Ruth Graham
When thinking about life, remember this: No amount of guilt can solve the past, and no amount of anxiety will change the future.
Francis Frangipane
No condemnation awaits our honesty of heart -- no punishment. We have only to repent and confess our sins to have them forgiven and cleansed; if we will love the truth, we will be delivered from sin and self-deception. Indeed, the nectar of truth is in two things and two things only: to know the heart of God in Christ and our own hearts in Christ's light.
Catherine Marshall
The single most important element in any human relationship is honesty - with oneself, with God, and with others.
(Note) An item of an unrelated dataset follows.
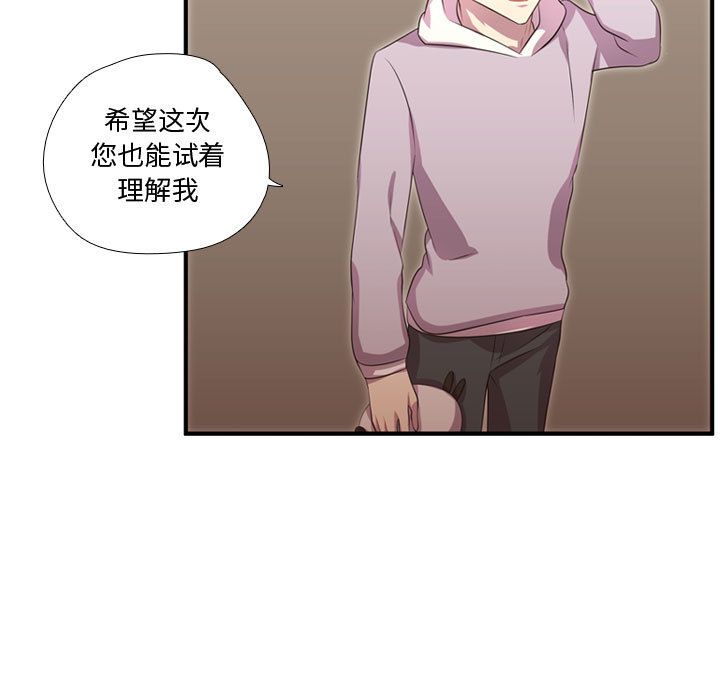 [韩国漫画] 需要纯情 爱情,巨乳大奶#[114P]-60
http://members.tripod.com/~Constance_2/meetCM.html
Dietrich Bonhoeffer
Sin demands to have a man by himself. It withdraws him from the community. The more isolated a person is, the more destructive will be the power of sin over him, and the more deeply he becomes involved in it, the more disastrous is his isolation. Sin wants to remain unknown. It shuns the light. In the darkness of the unexpressed it poisons the whole being of a person. This can happen even in the midst of a pious community. In confession the light of the gospel breaks into the darkness and seclusion of the heart. The sin must be brought into the light. The unexpressed must be openly spoken and acknowledged. All that is secret and hidden is made manifest. It is a struggle until the sin is openly admitted, but God breaks gates of brass and bars of iron (Ps. 107:16). Since the confession of sin is made in the presence of a Christian brother, the last stronghold of self-justification is abandoned. The sinner surrenders; he gives up all his evil. He gives his heart to God, and he finds the forgiveness of all his sin in the fellowship of Jesus Christ and his brother. The expressed, acknowledged sin has lost all its power. It has been revealed and judged as sin. It can no longer tear the fellowship asunder. Now the fellowship bears the sin of the brother. He is no longer alone with his evil for he has cast off his sin in confession and handed it over to God. It has been taken away from him. Now he stands in the fellowship of sinners who live by the grace of God and the cross of Jesus Christ. The sin concealed separated him from the fellowship, made all his apparent fellowship a sham; the sin confessed has helped him define true fellowship with the brethren in Jesus Christ.
Dawna DeSilva
Self-protection is not your portion. You were not created to protect yourself or be your own defender. This is not the full life that Jesus came to die for. He died for you to live free of fear and control. He wants you to live in peace and rest in Him.
Gordon Dalbey
The Risen Christ proclaimed not that we 'have to forgive,' but rather, that at last we CAN forgive--and thereby free ourselves from consuming bitterness and the offender from our binding condemnation. This process requires genuine human anger and grief, plus--and here is the awful cost of such freedom--a humble willingness to see the offender as God sees that person, in all his or her terrible brokenness and need for God's saving power. I would never tell another, 'You have to forgive.' But my uncomfortable duty as a Christian is to confess the truth, so lethal to our self centred human nature: 'Jesus, who suffered your sin unto his own death, calls you likewise to forgive, so that God's purposes may be accomplished in both you and your offender.
http://www.abbafather.com/
Bill Johnson
Anytime you emphasize the difficulty of obeying God's will above the rewards and fruits of carrying it out, you take a victim’s approach to obedience.
Zig Ziglar
When we resist the pain life brings us, all of our energy goes into resistance, and we have none left for the pursuit of our purpose. It is the better part of wisdom to let pain do its work and shape us as it will. We will be wiser, deeper, and more productive in the long run. There is a great promise in the New Testament that says God comes to us to comfort us so we can turn around and comfort those who are hurting with the comfort we have received from Him (see 2 Corinthians 1:3–4). Make yourself available to God and to those who suffer. A large part of our own healing comes when we reach out with compassion to others.
Abby Gaby Lim
When people outside our circle don't agree with us, we don't mock them or become defensive or cancel them. We hope to understand where they're coming from and why. Not everyone gets your worldview. "When I am with those who are weak, I share their weakness, for I want to bring the weak to Christ. Yes, I try to find common ground with everyone, doing everything I can to save some." 1 Cor 9:22
David Joel Hamilton
We don’t want mere information about God. We want him. We want a deeply intimate, experiential encounter with the living God. For this reason, Job resisted his friends’ pat answers and their religious platitudes. Amidst his pain, he passionately pursued God with hard-hitting questions until he reached a relational revelation; until he could say to God, “I have seen you with my own eyes.” This kind of knowledge is truly transformational. This kind of knowledge is not accidental. It comes to those who – like Job – earnestly yearn for God. Job’s hunger for God was unquenchable, his pursuit of God was unstoppable. He declared his undying hope, “I will see God! I will see him for myself. Yes, I will see him with my own eyes” (Job 19:26-27).